Assis entre deux chaises, entre une ancienne coalition PS-cdH qui a mis en chantier une série de réformes depuis le début de la législature, et une nouvelle équipe MR-cdH bien décidée de marquer de ses couleurs les deux années qui lui sont données avant les élections, les ministres wallons peinent à prendre leurs marques. Il faut dire que la place qui leur est donnée est inconfortable. Héritant des socialistes de nombreux décret en troisième lecture - des textes quasiment aboutis - les ministres libéraux n’ont pas envie d’endosser le costume de presse bouton du PS. Mais en même temps, Willy Borsus, le nouveau ministre-président libéral de la Région refuse de s’ériger en "procureur du passé". Bref, on marche sur des œufs à l’Elysette.
Parmi les dossiers, la réforme du bail passait en troisième lecture au gouvernement jeudi et a donné lieux à quelques changements à la marge. Sur le fond, l’exécutif reste aligné aux grands principes de la réforme du contrat de bail d’habitation initiée par l’ancienne équipe. Les dispositions vont renforcer une série d’obligations pour les propriétaires et pour les locataires. On y trouve par exemple l’enregistrement obligatoire des baux ou, en cas de décès du locataire, la possibilité pour les héritiers de résilier le bail dans les trois mois du décès.
Des changements ont néanmoins été apportés par la ministre du Logement. Valérie De Bue (MR) les justifie par un souci de clarté et de sécurité juridique. "Dans son avis, le conseil d’État souhaitait un décret autonome et plus clair. Nous avons donc totalement réécrit le texte", qui repassera donc par la case conseil d’état et devant le gouvernement pour une quatrième lecture.
Voici ce qui va changer
Au final, un contrat-type à chaque bail sera défini. Il rassemblera une série de règles minimales obligatoires comme l’extension du droit commun aux baux d’habitation sur des biens meubles (containers, yourtes, cabanes, caravanes,…). Les droits et obligations du bailleur et du preneur seront rassemblés au sein de deux sections clairement identifiées pour l’ensemble des baux. Il sera aussi précisé l’interdiction de la sous-location ou de la cession de bail sans accord préalable du bailleur et l’obligation de réaliser un état des lieux d’entrée.

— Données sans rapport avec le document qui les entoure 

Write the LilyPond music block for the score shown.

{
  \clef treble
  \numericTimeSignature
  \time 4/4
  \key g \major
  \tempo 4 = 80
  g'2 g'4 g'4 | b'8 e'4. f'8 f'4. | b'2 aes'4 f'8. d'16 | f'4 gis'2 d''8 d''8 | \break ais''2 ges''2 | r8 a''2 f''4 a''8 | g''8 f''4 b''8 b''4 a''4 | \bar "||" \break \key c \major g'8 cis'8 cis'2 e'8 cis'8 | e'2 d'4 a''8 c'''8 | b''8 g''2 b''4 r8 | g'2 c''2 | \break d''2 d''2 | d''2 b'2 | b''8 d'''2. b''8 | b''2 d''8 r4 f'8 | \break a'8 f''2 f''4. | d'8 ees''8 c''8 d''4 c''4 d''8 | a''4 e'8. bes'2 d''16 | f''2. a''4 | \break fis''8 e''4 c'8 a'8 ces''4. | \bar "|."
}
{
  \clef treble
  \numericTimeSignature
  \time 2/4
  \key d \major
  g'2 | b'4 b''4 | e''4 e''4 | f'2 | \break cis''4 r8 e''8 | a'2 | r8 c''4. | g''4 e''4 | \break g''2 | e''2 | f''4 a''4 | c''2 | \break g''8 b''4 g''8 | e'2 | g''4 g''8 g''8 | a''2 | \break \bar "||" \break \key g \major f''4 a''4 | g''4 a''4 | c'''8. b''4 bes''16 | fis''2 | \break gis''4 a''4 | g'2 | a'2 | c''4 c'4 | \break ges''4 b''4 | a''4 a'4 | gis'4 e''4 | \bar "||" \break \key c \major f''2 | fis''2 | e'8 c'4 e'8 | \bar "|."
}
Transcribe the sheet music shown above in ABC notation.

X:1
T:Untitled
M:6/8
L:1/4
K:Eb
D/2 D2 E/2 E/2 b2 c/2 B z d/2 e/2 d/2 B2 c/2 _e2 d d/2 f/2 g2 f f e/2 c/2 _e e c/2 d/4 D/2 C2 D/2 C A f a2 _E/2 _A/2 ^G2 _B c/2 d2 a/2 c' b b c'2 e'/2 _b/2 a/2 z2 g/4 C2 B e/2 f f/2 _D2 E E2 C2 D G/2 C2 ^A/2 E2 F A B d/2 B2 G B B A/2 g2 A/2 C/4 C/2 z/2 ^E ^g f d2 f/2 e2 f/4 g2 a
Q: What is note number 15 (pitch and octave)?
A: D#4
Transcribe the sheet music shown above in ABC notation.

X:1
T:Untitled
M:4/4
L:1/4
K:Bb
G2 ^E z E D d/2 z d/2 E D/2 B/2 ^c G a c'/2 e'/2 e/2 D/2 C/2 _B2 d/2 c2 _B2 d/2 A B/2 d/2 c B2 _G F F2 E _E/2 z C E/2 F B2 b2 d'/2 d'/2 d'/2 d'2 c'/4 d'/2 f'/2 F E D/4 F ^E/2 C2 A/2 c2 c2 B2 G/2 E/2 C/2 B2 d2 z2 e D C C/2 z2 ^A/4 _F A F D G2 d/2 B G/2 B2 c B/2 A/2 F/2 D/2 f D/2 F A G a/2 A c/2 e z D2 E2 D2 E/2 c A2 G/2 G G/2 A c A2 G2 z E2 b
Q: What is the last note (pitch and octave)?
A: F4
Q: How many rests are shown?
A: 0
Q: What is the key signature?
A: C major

La ministre a également apporté des améliorations sur le plan de la résidence principale des locataires avec l’harmonisation des délais de préavis de 3 mois pour le preneur et de 6 mois pour le bailleur. Le gouvernement s’est par ailleurs inspiré de Bruxelles en intégrant la possibilité de résiliation anticipée d’un bail de courte durée pour le preneur.
Deux régimes spécifiques sont aussi créés pour les baux d’étudiant et la colocation. C'est ainsi qu'en cours d'année, un préavis ne pourra plus être donné à partir du 15 mars. D'un côté, on évite de la sorte que des étudiants ne mettent fin anticipativement au bail, laissant le propriétaire sans locataire pour le reste de l'année. D'un autre, on évite l'effet pervers de voir le propriétaire augmenter le prix du loyer pour anticiper le risque d'être lâché par l'étudiant, a expliqué en substance la ministre. Exception pour la toute fin de bail: étudiant ou bailleur aura un mois de délai de préavis avant le 31 août. Enfin, le gouvernement ajoute une possibilité à celles déjà prévues pour que l'étudiant dispose d'un préavis de deux mois sans indemnité: le cas du décès d'un parent qui pourvoit à son entretien. Enfin, dans le volet colocation, la réforme imposera une solidarité des colocataires à l'égard du bailleur. “Une règle devra figurer dans le pacte de colocation.”
Le gouvernement a par ailleurs annoncé qu’il allait s’atteler à examiner le projet de grille indicative des loyers. Si l’idée n’est pas abandonnée, Valérie De Bue estime que les critères seront fortement revus. "Nous gardons le principe de cette grille mais nous allons revoir les critères dont certains sont idéologiques. Le projet actuel qui est en phase de test a tendance à pousser les loyers vers le haut. Nous allons corriger cela."